提供テキスト:
● ● ●

C#におけるアセンブリの参照方法とバージョニングをマスターする


C#におけるアセンブリの参照方法とバージョニングをマスターする:詳細ガイド

序文

C#と.NETの世界に足を踏み入れた開発者なら誰でも、いずれ「アセンブリ」という言葉に突き当たります。アセンブリは、.NETアプリケーションを構成する基本的なブロックであり、コードのコンパイル、配置、バージョニング、セキュリティの単位です。しかし、その概念は単純なようでいて、深く掘り下げると多くの複雑な側面を持っています。特に、アセンブリの「参照」と「バージョニング」は、小規模なプロジェクトから大規模なエンタープライズシステムまで、あらゆる開発者が直面する重要な課題です。

不適切な参照管理やバージョニング戦略は、「依存関係地獄(Dependency Hell)」として知られる悪夢のような状況を引き起こす可能性があります。これは、あるコンポーネントが必要とするライブラリのバージョンが、別のコンポーネントが必要とするバージョンと競合し、アプリケーションがビルドできない、あるいは実行時に予期せぬエラーでクラッシュする、といった問題です。

この記事では、C#開発者がアセンブリの参照とバージョニングを完全に理解し、自信を持って管理できるようになることを目的とします。基礎的な概念から、現代的な.NET開発におけるベストプラクティス、そして厄介な問題に直面した際のトラブルシューティング方法まで、包括的かつ詳細に解説します。このガイドを読み終える頃には、あなたはアセンブリの達人となり、堅牢で保守性の高いアプリケーションを構築するための確固たる知識を身につけていることでしょう。

● ● ●

保存データ:
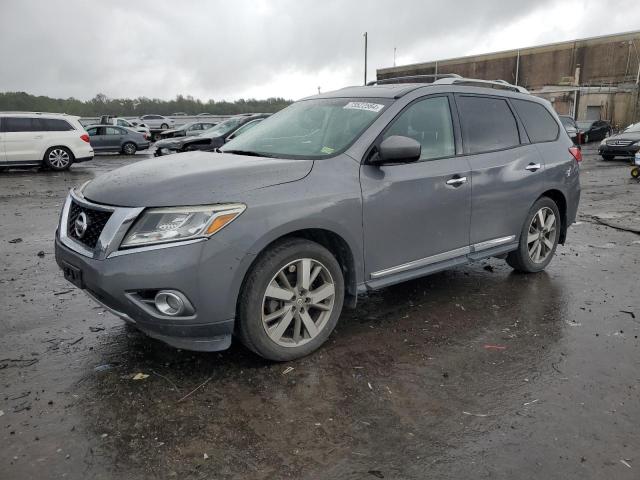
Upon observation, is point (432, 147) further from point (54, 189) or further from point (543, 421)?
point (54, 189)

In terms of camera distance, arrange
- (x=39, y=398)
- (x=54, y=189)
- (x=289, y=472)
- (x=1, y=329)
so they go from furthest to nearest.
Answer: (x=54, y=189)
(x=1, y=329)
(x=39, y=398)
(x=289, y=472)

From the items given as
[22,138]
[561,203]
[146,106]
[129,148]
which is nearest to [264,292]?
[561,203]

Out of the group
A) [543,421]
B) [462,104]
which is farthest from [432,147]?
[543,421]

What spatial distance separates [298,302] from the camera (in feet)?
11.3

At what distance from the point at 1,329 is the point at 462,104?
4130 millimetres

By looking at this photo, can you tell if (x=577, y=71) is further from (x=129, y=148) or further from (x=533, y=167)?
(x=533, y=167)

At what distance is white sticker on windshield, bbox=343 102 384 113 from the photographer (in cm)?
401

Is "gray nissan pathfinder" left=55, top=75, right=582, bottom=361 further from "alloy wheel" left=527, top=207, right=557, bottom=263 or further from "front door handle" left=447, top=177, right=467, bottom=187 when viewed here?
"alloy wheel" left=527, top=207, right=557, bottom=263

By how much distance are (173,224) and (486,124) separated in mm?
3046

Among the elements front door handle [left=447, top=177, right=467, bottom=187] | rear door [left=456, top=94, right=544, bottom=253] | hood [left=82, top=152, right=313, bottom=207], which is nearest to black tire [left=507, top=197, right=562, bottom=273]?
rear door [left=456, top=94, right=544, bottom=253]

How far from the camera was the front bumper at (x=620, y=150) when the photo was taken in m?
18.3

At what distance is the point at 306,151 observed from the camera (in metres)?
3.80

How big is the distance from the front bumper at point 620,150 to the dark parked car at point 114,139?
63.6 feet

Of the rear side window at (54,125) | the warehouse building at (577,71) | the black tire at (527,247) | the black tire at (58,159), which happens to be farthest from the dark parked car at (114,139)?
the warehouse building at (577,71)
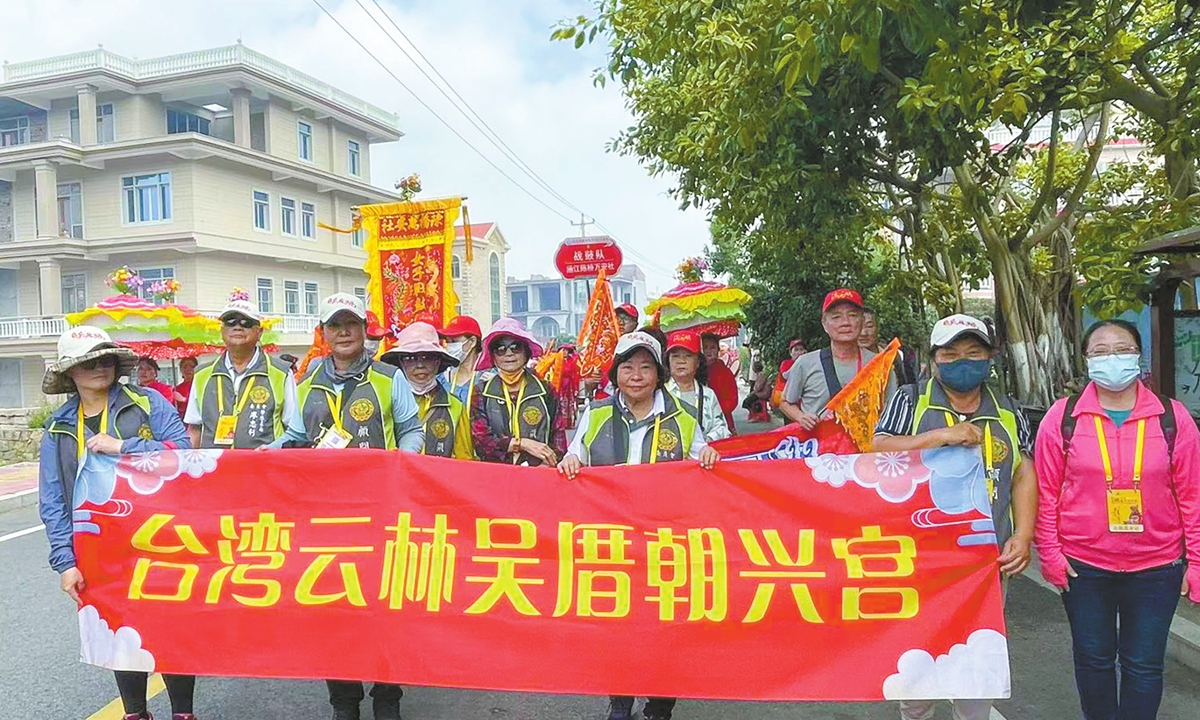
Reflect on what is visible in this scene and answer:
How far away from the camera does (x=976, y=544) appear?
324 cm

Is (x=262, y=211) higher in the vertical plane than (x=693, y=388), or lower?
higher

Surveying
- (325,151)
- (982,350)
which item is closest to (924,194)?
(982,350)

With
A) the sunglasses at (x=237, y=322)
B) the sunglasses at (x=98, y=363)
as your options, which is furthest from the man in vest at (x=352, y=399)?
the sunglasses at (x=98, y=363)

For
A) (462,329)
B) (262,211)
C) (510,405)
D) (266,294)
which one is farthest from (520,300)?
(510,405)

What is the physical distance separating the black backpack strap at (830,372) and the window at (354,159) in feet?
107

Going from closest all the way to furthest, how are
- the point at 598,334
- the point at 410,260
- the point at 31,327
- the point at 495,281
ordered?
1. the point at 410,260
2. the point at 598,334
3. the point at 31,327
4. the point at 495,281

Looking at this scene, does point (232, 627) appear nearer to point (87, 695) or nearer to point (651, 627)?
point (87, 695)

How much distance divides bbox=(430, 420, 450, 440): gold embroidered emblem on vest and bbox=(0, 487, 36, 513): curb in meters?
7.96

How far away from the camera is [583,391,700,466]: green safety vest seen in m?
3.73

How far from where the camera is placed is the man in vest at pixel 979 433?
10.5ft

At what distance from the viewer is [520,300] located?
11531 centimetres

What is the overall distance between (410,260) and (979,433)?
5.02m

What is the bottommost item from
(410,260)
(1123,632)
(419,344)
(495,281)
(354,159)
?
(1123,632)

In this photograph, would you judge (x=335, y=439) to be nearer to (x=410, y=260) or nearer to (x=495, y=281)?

● ● ●

作業内容:
1 – C#アセンブリに関する記事のうち、「不適切な参照管理やバージョニ」という語句を含む箇所から始め、「身につけていることでしょう。」の語句のあとで終わる部分を、原文のまま一字一句変えずに返してください。
2 – C#アセンブリに関する記事を、示されている最後の文の次から書き進めてください。
エントリを参照する必要はありません。

回答一覧:
1 –
不適切な参照管理やバージョニング戦略は、「依存関係地獄(Dependency Hell)」として知られる悪夢のような状況を引き起こす可能性があります。これは、あるコンポーネントが必要とするライブラリのバージョンが、別のコンポーネントが必要とするバージョンと競合し、アプリケーションがビルドできない、あるいは実行時に予期せぬエラーでクラッシュする、といった問題です。

この記事では、C#開発者がアセンブリの参照とバージョニングを完全に理解し、自信を持って管理できるようになることを目的とします。基礎的な概念から、現代的な.NET開発におけるベストプラクティス、そして厄介な問題に直面した際のトラブルシューティング方法まで、包括的かつ詳細に解説します。このガイドを読み終える頃には、あなたはアセンブリの達人となり、堅牢で保守性の高いアプリケーションを構築するための確固たる知識を身につけていることでしょう。

2 –
第1章: アセンブリの基礎 (Fundamentals of Assemblies)

アセンブリの参照とバージョニングを語る前に、まずアセンブリそのものが何であるかを正確に理解する必要があります。

1.1. アセンブリとは何か?

.NETにおいて、アセンブリはコンパイルされたコードの論理的な単位です。物理的には、1つまたは複数のファイル(通常は .dll または .exe)から構成されます。アセンブリは以下の4つの主要な役割を担います。

  1. コードのコンパイル単位: C#コンパイラは、ソースコードを中間言語(IL: Intermediate Language)にコンパイルし、アセンブリ内に格納します。
  2. 配置の単位: アプリケーションを配布する際、関連するアセンブリ群をまとめて配置します。
  3. バージョニングの単位: アセンブリ全体としてバージョン番号が割り当てられ、更新や互換性の管理が行われます。
  4. セキュリティの単位: コードアクセスセキュリティ(CAS)など、アクセス許可はアセンブリ単位で要求・付与されます。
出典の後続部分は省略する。